After the market closed on July 30, antibiotic expert Cubist Pharmaceuticals (NASDAQ:CBST.DL) announced two acquisitions worth up to a combined $1.6 billion. The acquisitions are exciting news for investors -- companies don't spend half of their market cap overnight very often -- but why did Cubist make such a big push to infuse growth into its pipeline? It turns out the company is incredibly dependent on its main product, Cubicin (daptomycin), which accounted for 96% of sales in 2012 and 94% in the first half of this year.
Let me be clear: Investors should applaud management for being proactive. However, playing devil's advocate is often a productive experiment in investing and can force you to see things you may have overlooked otherwise. If you play along, you'll be left with one burning question: Will new compounds from acquisitions be enough to relieve some pressure from its star compound?
A portfolio of potential?
The acquisition of Trius Therapeutics gives Cubist full rights to a late-stage antibiotic compound named TR-701 (tedizolid phosphate) that successfully completed two phase 3 trials. The next-generation drug will be used primarily in the treatment of skin infections, especially those caused by methicillin-resistant Staphylococcus aureus, or MRSA. It will compete directly with Zyvox (linezolid) from Pfizer (NYSE:PFE), which generated sales of $688 million in the first half of the year.

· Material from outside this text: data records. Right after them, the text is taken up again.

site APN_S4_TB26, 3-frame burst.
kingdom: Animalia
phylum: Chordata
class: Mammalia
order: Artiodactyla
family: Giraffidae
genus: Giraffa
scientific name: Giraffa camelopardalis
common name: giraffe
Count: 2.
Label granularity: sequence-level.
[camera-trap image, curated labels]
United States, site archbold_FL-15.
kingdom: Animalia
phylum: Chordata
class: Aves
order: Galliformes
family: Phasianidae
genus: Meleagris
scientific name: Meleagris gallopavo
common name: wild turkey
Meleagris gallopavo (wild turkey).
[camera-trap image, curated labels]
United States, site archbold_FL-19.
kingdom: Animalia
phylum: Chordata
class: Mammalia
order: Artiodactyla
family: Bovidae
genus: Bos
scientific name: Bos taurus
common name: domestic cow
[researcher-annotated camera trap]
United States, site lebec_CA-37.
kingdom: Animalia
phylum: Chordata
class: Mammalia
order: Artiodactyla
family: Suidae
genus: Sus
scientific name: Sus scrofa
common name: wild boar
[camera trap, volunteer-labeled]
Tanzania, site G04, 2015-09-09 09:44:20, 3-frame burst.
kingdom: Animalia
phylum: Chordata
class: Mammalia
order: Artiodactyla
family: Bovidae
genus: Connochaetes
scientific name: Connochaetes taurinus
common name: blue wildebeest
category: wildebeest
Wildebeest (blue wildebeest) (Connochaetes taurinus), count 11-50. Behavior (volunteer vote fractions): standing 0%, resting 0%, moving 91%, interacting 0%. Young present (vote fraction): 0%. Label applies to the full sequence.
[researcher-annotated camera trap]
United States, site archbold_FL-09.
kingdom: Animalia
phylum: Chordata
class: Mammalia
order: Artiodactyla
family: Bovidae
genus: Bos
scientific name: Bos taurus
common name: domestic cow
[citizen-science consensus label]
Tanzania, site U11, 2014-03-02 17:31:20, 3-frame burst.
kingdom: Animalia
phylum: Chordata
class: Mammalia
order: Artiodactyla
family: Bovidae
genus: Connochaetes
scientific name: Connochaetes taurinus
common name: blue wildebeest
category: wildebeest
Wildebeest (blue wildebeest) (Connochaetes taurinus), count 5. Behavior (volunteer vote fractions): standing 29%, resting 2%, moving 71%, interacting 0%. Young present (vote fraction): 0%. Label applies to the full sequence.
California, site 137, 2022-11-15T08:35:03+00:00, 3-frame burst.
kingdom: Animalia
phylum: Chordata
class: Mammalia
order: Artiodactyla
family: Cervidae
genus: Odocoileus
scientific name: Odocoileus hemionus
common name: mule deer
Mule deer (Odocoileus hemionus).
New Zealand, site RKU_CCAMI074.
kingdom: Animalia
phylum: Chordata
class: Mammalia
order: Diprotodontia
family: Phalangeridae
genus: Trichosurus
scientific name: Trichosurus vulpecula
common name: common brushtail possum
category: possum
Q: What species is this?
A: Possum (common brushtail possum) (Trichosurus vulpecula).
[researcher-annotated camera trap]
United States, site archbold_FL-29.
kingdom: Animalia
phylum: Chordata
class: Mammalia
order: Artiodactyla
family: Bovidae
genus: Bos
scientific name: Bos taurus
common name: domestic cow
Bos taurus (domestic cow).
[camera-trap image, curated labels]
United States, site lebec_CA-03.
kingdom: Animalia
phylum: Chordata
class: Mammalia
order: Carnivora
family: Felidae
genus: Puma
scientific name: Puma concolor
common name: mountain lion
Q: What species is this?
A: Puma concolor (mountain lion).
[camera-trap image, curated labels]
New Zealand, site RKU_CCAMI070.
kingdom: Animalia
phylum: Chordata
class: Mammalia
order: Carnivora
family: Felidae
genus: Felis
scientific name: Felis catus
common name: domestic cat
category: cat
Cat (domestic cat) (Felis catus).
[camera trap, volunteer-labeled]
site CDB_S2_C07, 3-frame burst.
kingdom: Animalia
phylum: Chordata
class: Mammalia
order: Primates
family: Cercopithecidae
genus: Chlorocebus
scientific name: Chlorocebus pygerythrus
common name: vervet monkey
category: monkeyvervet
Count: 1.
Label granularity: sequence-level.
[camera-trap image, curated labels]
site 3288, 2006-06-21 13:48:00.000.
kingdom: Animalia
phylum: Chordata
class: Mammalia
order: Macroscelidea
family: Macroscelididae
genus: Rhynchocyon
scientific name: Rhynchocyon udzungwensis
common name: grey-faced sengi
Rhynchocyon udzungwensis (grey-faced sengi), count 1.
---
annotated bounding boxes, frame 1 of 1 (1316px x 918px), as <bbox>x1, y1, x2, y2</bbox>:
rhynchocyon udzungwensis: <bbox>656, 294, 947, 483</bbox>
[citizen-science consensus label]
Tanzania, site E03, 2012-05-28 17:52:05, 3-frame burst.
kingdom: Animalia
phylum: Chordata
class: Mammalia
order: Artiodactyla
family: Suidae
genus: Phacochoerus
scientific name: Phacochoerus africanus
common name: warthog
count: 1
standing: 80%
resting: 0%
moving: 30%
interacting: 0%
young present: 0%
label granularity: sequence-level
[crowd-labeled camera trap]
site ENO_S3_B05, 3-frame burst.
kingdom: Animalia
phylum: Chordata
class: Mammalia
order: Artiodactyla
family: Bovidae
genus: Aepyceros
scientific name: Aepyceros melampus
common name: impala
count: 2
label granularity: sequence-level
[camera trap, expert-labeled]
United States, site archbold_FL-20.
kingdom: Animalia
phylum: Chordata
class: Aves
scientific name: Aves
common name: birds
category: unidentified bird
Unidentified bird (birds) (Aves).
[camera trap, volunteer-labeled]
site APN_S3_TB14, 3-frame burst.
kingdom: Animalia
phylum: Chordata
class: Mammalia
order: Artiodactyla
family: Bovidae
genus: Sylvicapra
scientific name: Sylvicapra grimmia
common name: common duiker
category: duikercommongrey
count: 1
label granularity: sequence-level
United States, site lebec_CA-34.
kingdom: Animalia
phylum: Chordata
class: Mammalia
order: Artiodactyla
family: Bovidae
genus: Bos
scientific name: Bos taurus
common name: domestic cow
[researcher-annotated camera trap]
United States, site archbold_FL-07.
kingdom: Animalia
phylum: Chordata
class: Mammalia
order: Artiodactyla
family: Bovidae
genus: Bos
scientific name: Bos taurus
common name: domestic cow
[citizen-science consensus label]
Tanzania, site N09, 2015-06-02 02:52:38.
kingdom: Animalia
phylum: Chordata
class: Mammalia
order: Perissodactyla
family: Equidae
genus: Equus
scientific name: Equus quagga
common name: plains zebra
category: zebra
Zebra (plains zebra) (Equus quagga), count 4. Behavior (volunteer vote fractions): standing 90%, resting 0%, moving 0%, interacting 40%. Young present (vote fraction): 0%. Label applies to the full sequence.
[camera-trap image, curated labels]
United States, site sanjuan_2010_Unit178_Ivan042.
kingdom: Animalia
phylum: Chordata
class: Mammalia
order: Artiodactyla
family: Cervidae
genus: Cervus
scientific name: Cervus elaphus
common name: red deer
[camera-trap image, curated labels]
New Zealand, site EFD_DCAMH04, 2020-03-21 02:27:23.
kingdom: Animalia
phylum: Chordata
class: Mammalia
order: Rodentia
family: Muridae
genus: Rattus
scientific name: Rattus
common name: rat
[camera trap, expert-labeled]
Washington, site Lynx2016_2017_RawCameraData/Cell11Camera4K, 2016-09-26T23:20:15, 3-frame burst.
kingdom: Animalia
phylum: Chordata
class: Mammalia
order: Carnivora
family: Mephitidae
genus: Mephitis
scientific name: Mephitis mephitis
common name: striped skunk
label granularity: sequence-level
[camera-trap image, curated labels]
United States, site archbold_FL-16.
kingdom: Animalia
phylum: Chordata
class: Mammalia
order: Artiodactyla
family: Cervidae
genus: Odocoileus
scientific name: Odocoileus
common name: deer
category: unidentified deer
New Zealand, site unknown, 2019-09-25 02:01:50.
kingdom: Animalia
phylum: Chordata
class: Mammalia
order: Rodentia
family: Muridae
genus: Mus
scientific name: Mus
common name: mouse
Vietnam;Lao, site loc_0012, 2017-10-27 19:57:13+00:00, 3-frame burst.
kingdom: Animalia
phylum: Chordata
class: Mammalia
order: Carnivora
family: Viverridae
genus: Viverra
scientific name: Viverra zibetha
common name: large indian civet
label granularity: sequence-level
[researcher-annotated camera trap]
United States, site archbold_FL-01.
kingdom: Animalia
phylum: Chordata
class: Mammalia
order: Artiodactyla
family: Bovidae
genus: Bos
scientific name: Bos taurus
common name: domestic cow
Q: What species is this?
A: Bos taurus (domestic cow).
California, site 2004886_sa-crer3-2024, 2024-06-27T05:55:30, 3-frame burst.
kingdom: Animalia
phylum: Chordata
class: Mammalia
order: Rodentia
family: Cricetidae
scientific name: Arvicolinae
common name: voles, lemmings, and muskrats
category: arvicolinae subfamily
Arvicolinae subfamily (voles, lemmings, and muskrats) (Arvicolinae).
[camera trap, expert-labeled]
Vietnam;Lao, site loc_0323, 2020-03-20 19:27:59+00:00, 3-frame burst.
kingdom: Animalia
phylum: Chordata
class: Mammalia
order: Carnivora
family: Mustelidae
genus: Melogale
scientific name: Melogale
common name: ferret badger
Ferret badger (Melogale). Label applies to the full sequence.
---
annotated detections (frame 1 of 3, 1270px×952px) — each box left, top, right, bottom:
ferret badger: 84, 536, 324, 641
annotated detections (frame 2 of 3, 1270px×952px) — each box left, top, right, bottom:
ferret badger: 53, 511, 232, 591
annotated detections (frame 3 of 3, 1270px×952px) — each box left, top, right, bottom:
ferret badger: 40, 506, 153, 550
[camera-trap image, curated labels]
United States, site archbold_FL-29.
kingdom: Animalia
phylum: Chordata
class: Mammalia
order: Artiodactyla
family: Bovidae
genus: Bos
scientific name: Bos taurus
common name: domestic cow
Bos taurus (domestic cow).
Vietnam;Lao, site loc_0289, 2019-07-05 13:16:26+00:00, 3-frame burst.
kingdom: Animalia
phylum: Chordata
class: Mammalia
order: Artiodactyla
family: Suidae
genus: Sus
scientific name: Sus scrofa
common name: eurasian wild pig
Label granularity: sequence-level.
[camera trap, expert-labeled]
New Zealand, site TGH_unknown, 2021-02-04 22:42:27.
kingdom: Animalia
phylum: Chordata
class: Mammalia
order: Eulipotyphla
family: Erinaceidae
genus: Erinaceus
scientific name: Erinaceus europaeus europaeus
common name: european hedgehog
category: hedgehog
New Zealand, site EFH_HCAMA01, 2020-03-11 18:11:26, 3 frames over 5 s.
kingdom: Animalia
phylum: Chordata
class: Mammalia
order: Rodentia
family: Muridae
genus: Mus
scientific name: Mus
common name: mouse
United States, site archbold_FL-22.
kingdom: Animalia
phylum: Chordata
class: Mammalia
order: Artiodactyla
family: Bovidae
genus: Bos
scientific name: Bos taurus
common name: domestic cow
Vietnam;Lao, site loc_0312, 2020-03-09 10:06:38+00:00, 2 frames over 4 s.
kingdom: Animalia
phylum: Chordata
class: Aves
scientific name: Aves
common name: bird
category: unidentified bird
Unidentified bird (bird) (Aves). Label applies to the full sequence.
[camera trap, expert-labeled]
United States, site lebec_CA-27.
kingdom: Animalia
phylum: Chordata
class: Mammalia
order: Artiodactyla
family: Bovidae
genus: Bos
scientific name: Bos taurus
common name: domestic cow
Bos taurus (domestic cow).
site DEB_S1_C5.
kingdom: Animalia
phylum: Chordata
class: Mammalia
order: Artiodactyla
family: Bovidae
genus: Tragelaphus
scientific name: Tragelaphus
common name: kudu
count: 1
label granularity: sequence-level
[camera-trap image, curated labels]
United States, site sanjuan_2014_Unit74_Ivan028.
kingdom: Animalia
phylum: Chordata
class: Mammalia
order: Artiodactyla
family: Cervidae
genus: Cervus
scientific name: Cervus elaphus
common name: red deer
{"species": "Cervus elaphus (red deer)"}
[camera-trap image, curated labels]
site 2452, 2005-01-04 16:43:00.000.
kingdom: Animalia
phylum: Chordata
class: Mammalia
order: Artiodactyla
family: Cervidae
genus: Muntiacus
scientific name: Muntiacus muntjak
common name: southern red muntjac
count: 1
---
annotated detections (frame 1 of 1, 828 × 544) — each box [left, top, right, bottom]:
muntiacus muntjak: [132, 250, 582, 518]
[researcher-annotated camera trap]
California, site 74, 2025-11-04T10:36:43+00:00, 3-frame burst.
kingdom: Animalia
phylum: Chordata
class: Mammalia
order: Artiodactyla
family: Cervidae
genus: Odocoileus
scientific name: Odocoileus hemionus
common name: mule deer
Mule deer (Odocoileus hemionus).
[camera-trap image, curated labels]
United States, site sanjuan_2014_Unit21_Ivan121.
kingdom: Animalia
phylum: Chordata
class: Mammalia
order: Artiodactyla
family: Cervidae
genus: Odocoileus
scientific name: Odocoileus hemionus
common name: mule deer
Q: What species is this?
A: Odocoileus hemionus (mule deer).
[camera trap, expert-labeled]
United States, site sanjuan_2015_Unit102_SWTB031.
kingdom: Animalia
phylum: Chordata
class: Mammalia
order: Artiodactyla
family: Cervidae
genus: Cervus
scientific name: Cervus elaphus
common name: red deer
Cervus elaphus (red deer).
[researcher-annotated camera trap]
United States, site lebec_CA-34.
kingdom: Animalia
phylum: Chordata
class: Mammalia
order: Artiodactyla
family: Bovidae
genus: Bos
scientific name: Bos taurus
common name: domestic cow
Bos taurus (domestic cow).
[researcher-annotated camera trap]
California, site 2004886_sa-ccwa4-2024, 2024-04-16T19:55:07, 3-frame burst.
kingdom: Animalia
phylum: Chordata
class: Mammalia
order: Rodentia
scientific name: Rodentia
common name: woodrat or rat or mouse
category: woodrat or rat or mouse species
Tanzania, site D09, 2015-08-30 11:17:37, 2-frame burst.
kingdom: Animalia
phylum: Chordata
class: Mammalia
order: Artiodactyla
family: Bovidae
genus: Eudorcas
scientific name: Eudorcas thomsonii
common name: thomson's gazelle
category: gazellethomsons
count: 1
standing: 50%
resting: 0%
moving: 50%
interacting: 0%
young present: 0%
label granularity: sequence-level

While Zyvox is successful, its growth rate has slowed to just 3% in the first six months of 2013. It competes with the drugs vancomycin and Cubicin, will face direct generic competition when it loses patent exclusivity in 2015, and will also be faced with competition from Cubist's tedizolid when it launches in in mid- to late 2014 in the United States and about six months later in Europe. That is good news for tedizolid, which could gain significant market share if approved, although keep in mind that its success will occur at Cubicin's expense for certain diseases.
Meanwhile, the acquisition of Optimer Pharmaceuticals gives Cubist full rights to Dificid, which was approved to treat Clostridium difficile-associated diarrhea in 2011. It may not sound familiar or common, but the pathogen is the leading cause of health care-acquired infections in hospitals -- surpassing even the mighty and oft-quoted MRSA. Hopes for Dificid are much less enthusiastic than those for tedizolid. In a best-case scenario fellow Fool Sean Williams thinks the drug will bring in about $200 million to $225 million per year, or about what Cubicin rakes in in a single quarter. I tend to agree, especially since it generated sales of just $62 million in 2012 and $46.8 million in the first half of this year.
Cubicin stares down generics
Success for Dificid and tedizolid will be absolutely necessary if Cubist is going to survive the eventual fall of Cubicin. Hospira (NYSE: HSP) and Teva (NYSE:TEVA) are already lining up to offer generic versions of the drug, which could hit the market as soon as 2017 or by mid-2018 depending on its pediatric exclusivity status. Both drug manufacturers have met Cubist in court -- a common practice in the rite of passage for generic pharmaceutical approvals -- and both figure to be major forces in Cubicin's fall. Specifically, Hospira is attempting to first sell 350 mg doses of daptomycin, while Teva is looking to offer a 500 mg dose for its first product. Each regimen is covered by a separate patent, so each represents a domino that will eventually fall for Cubicin.
It is important to keep in mind that sales and market share of antibiotics are often hit particularly hard when generics step in. Additionally, manufacturers are always left with the risk of microbes becoming resistant to treatment, which has already driven market share away from vancomycin and toward Zyvox and Cubicin. It is a tough market to exceed in, although Cubist has done a remarkable job.
Does any of this matter?
If Dificid ramps to $200 million per year and tedizolid generates anywhere near its potential, Cubist should be able to overcome a big drop in sales from its nearly $900 million Cubicin franchise rather easily. Throw in the company's four additional phase 3 trials in the pipeline and future prospects gets quite rosy, or at least not as dismal as once thought. However, investors should also question how much growth and revenue fortification is already factored into shares.
It is difficult to endorse an investment in Cubist at a market cap over $4.2 billion and a P/E that is approaching 50. Consider that the company would need to double EPS for its P/E to fall to just 23 -- something that will be difficult to do overnight while ramping sales of new products. With a sizable amount of future sales from its two newest additions mostly replacing an anticipated fall in Cubicin revenue in the next several years, any investment at these prices would have to factor in a lot of potential for its late-stage pipeline. I'm not sure I would be willing to make that bet at this point.